Many intrusion detection systems include ticketing capabilities. One example is AlienVault.
Event Logs
Before an incident occurs, make sure you are gathering audit logs. Because attackers sometimes destroy logs to hide evidence, your logs should be sent to a central log (also known as syslog) aggregation system in near real-time. Examples of these systems are Splunk, AlienVault, and VMWare Log Insight. Ideally, this log system will be firewalled from the rest of the network and only a few very trusted people have access to it. Each of your servers and network devices should be set to forward event logs to this device. Almost every operating system and network device in use today has an option to send “syslogs” to another server.
Incident Response Templates
These templates help remind organizations to gather additional information about security incidents. They also include a workflow, which should match the company’s Cybersecurity Incident Response Policy. Make sure to download and customize your incident response templates BEFORE an incident.
How can you prepare your team for an incident?

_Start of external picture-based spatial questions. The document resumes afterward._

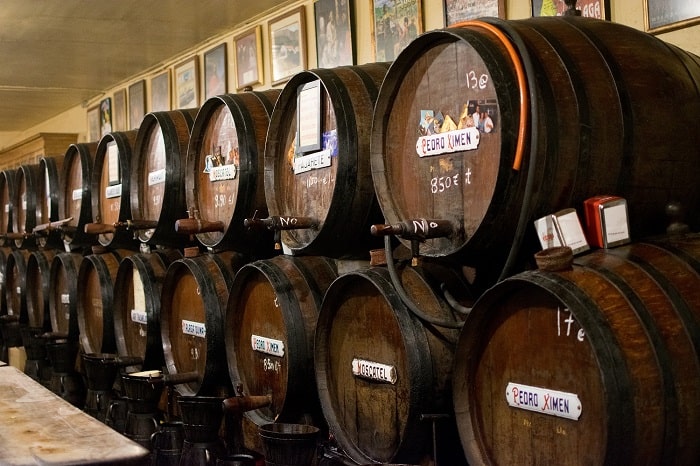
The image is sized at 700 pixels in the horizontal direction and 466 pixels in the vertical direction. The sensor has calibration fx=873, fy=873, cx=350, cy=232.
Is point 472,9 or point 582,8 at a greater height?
point 472,9

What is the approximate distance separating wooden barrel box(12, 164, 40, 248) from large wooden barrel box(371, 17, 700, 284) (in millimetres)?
4391

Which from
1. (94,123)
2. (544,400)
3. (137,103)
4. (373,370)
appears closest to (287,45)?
(137,103)

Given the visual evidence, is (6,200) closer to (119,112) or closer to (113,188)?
(119,112)

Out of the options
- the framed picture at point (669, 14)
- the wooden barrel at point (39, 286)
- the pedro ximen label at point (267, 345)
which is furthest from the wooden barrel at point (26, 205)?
the framed picture at point (669, 14)

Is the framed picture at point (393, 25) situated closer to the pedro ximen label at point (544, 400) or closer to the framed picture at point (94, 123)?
the pedro ximen label at point (544, 400)

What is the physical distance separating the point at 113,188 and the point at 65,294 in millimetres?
1135

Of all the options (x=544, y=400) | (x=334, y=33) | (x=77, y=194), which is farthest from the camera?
(x=77, y=194)

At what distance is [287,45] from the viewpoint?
5.40 metres

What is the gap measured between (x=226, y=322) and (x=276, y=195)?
58 centimetres

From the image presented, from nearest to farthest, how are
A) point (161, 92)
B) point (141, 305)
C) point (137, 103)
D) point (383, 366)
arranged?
point (383, 366) → point (141, 305) → point (161, 92) → point (137, 103)

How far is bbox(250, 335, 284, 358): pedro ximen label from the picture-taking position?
3.10 m

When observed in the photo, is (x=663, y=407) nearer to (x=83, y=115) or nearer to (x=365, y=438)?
(x=365, y=438)

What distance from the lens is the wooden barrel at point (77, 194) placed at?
16.6 feet

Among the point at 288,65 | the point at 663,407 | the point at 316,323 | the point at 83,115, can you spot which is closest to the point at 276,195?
the point at 316,323
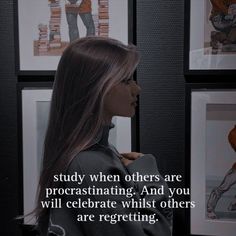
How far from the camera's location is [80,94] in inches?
31.8

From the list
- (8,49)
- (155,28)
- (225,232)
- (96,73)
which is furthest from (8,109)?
(225,232)

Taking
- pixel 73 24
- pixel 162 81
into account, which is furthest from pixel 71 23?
pixel 162 81

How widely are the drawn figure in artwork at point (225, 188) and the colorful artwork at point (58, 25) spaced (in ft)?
1.36

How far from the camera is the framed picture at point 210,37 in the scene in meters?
1.16

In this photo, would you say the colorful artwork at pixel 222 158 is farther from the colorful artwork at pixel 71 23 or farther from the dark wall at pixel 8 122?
the dark wall at pixel 8 122

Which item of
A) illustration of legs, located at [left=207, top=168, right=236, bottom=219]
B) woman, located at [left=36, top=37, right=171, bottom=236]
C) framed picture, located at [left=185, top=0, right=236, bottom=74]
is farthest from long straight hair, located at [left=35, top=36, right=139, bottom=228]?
illustration of legs, located at [left=207, top=168, right=236, bottom=219]

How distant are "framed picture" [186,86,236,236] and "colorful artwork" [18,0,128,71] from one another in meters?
0.30

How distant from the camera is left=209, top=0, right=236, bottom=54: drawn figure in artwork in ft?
3.77

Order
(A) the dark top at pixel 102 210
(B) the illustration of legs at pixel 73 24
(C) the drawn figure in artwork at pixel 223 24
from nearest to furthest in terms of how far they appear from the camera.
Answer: (A) the dark top at pixel 102 210
(C) the drawn figure in artwork at pixel 223 24
(B) the illustration of legs at pixel 73 24

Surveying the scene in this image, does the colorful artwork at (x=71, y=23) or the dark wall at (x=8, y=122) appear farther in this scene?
the dark wall at (x=8, y=122)

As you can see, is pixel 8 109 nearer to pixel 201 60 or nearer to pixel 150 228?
pixel 201 60

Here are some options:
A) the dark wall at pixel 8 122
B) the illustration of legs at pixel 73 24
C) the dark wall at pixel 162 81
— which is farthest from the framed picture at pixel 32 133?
the dark wall at pixel 162 81

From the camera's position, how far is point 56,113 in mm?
835

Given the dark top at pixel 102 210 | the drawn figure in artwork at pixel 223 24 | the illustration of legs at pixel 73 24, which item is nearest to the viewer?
the dark top at pixel 102 210
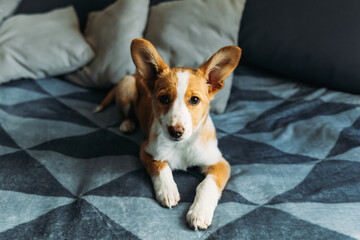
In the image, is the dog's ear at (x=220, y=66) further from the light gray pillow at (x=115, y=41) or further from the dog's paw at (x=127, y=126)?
the light gray pillow at (x=115, y=41)

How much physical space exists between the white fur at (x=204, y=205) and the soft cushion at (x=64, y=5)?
2.10 m

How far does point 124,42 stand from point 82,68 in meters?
0.50

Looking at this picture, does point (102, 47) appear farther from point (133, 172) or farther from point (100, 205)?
point (100, 205)

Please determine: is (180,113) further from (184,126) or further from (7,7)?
(7,7)

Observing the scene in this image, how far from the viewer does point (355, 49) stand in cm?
191

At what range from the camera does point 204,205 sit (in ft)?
4.11

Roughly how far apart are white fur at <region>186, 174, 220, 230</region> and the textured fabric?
4 centimetres

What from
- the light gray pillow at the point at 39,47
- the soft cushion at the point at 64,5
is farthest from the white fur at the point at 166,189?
the soft cushion at the point at 64,5

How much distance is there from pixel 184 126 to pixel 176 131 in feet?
0.14

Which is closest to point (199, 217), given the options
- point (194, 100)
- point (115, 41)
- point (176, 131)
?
point (176, 131)

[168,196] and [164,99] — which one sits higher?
[164,99]

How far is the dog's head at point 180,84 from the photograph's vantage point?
1.30 meters

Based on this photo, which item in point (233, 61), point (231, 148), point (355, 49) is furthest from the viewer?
point (355, 49)

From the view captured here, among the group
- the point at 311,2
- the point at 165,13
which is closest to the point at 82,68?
the point at 165,13
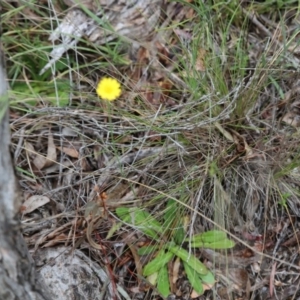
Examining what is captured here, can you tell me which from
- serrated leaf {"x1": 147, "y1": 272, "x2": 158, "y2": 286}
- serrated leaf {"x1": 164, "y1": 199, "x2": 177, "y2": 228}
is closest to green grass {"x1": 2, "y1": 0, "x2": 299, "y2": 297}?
serrated leaf {"x1": 164, "y1": 199, "x2": 177, "y2": 228}

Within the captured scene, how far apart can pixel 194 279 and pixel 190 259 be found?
62mm

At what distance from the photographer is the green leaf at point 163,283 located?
1696 mm

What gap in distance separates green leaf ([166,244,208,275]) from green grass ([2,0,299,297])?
0.03 meters

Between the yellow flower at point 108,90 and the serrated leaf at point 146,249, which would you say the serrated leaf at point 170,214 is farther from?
the yellow flower at point 108,90

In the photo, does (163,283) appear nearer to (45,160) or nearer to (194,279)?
(194,279)

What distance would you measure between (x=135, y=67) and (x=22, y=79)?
41cm

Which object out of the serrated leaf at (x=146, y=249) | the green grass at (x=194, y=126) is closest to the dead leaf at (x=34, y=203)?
the green grass at (x=194, y=126)

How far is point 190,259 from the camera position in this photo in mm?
1728

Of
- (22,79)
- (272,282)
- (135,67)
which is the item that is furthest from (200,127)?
(22,79)

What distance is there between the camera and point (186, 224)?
1.74 m

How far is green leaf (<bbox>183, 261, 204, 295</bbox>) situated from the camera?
170 cm

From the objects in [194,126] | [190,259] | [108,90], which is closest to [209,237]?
[190,259]

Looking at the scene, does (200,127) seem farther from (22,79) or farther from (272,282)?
(22,79)

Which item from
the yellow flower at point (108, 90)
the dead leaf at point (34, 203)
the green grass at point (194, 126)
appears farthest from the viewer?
the dead leaf at point (34, 203)
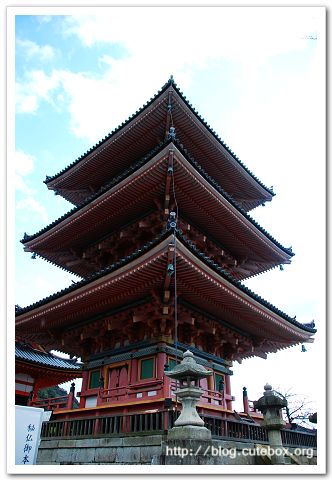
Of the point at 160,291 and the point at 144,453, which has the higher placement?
the point at 160,291

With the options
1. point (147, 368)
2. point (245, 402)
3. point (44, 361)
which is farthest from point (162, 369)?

The best way to prepare is to run regular incident response drills. I recommend the following schedule:
Weekly:
Informal IT-department round table to discuss a random incident scenario and discover gaps or concerns.
Monthly:
Perform a test restore of at least one system.
Quarterly:
Technical review of procedures and policies for accuracy.
Verify contacts list is still valid and contract numbers / policies / warranties are good.
Half-year:
Tabletop drill that follows a complex scenario through to the end. Each escalation point is expected to participate in the drill.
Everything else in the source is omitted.